## Task statement
Write the entries out again exactly as they stand, but without the pictures.

======== Dataset excerpts

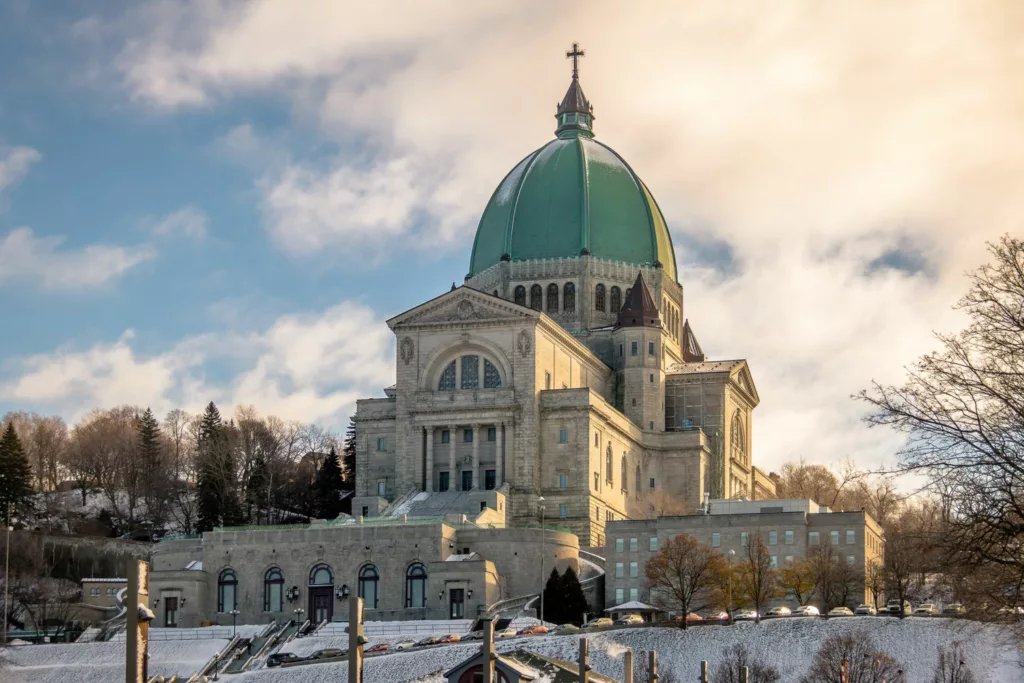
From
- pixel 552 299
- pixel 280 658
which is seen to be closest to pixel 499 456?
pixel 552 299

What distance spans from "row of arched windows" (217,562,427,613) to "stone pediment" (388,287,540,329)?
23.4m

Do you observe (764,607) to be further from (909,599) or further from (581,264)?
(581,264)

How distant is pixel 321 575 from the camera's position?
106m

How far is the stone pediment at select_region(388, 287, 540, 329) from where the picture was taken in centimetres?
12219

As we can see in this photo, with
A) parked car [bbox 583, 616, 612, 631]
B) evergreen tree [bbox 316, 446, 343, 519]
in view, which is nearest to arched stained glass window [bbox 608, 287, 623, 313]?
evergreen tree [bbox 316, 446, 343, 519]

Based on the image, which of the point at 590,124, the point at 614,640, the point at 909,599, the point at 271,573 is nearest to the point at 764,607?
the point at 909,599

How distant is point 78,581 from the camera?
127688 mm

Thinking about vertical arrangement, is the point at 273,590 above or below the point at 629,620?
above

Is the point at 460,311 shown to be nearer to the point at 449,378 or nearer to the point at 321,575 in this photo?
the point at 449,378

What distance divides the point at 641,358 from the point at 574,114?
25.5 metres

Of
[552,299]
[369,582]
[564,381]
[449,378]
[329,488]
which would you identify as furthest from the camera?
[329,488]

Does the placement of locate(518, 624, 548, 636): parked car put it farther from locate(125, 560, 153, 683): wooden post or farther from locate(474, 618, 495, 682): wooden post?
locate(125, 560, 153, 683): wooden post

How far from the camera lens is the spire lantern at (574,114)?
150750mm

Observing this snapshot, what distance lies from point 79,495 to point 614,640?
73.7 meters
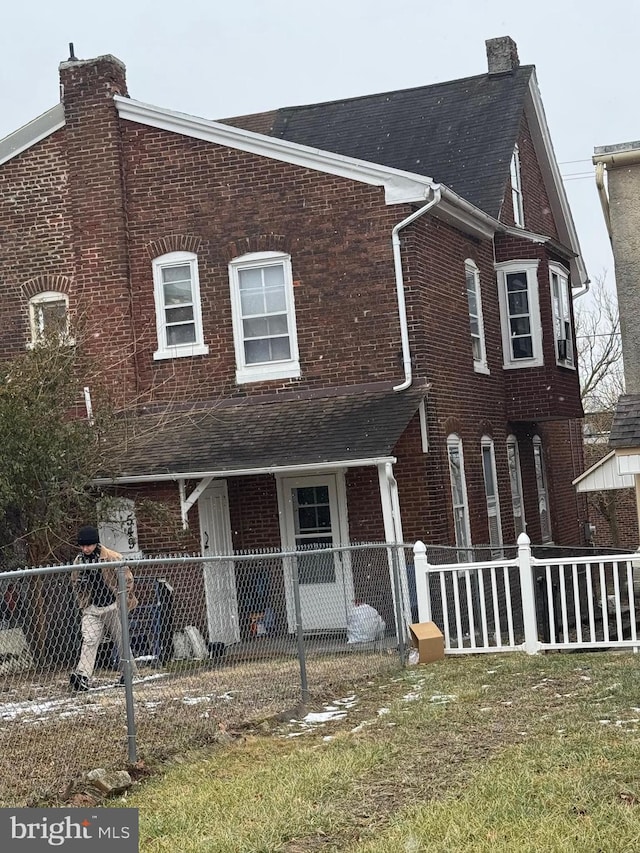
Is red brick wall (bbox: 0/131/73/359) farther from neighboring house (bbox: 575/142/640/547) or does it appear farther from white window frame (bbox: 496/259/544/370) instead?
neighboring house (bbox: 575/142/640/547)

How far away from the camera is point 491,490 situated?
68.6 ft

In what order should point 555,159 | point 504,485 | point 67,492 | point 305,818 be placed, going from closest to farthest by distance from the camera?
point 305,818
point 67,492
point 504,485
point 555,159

================

## Exercise answer
From
- pixel 552 299
- pixel 280 658
which is seen to be closest to pixel 499 456?
pixel 552 299

What distance spans from "row of arched windows" (217,562,427,613) to "stone pediment" (388,287,540,329)?
23.4m

Do you observe (764,607) to be further from (909,599) or further from (581,264)?
(581,264)

How distant is pixel 321 575 from the camera's position?
106m

How far is the stone pediment at select_region(388, 287, 540, 329) from where the picture was taken in centimetres?
12219

As we can see in this photo, with
A) parked car [bbox 583, 616, 612, 631]
B) evergreen tree [bbox 316, 446, 343, 519]
in view, which is nearest to arched stained glass window [bbox 608, 287, 623, 313]?
evergreen tree [bbox 316, 446, 343, 519]

Based on the image, which of the point at 590,124, the point at 614,640, the point at 909,599, the point at 271,573 is nearest to the point at 764,607?
the point at 909,599

How distant is point 78,581 from the camera?
127688 mm

Thinking about vertical arrangement, is the point at 273,590 above or below the point at 629,620?
above

Is the point at 460,311 shown to be nearer to the point at 449,378 or nearer to the point at 321,575 in this photo?
the point at 449,378

What distance divides the point at 641,358 from the point at 574,114?
25.5 metres

Of
[552,299]
[369,582]
[564,381]
[449,378]
[329,488]
which would you identify as furthest from the camera?
[329,488]

Does the placement of locate(518, 624, 548, 636): parked car put it farther from locate(125, 560, 153, 683): wooden post or farther from locate(474, 618, 495, 682): wooden post?
locate(125, 560, 153, 683): wooden post

How far from the camera lens is the spire lantern at (574,114)?
150750mm

Observing this snapshot, what distance lies from point 79,495 to point 614,640?
73.7 meters
Is red brick wall (bbox: 0/131/73/359) farther from neighboring house (bbox: 575/142/640/547) or does it appear farther from white window frame (bbox: 496/259/544/370) instead?
neighboring house (bbox: 575/142/640/547)

How far away from the camera is point 491,490 situated?
68.6 ft

In what order should point 555,159 | point 504,485 | point 67,492 | point 305,818 be placed, going from closest to farthest by distance from the camera?
point 305,818
point 67,492
point 504,485
point 555,159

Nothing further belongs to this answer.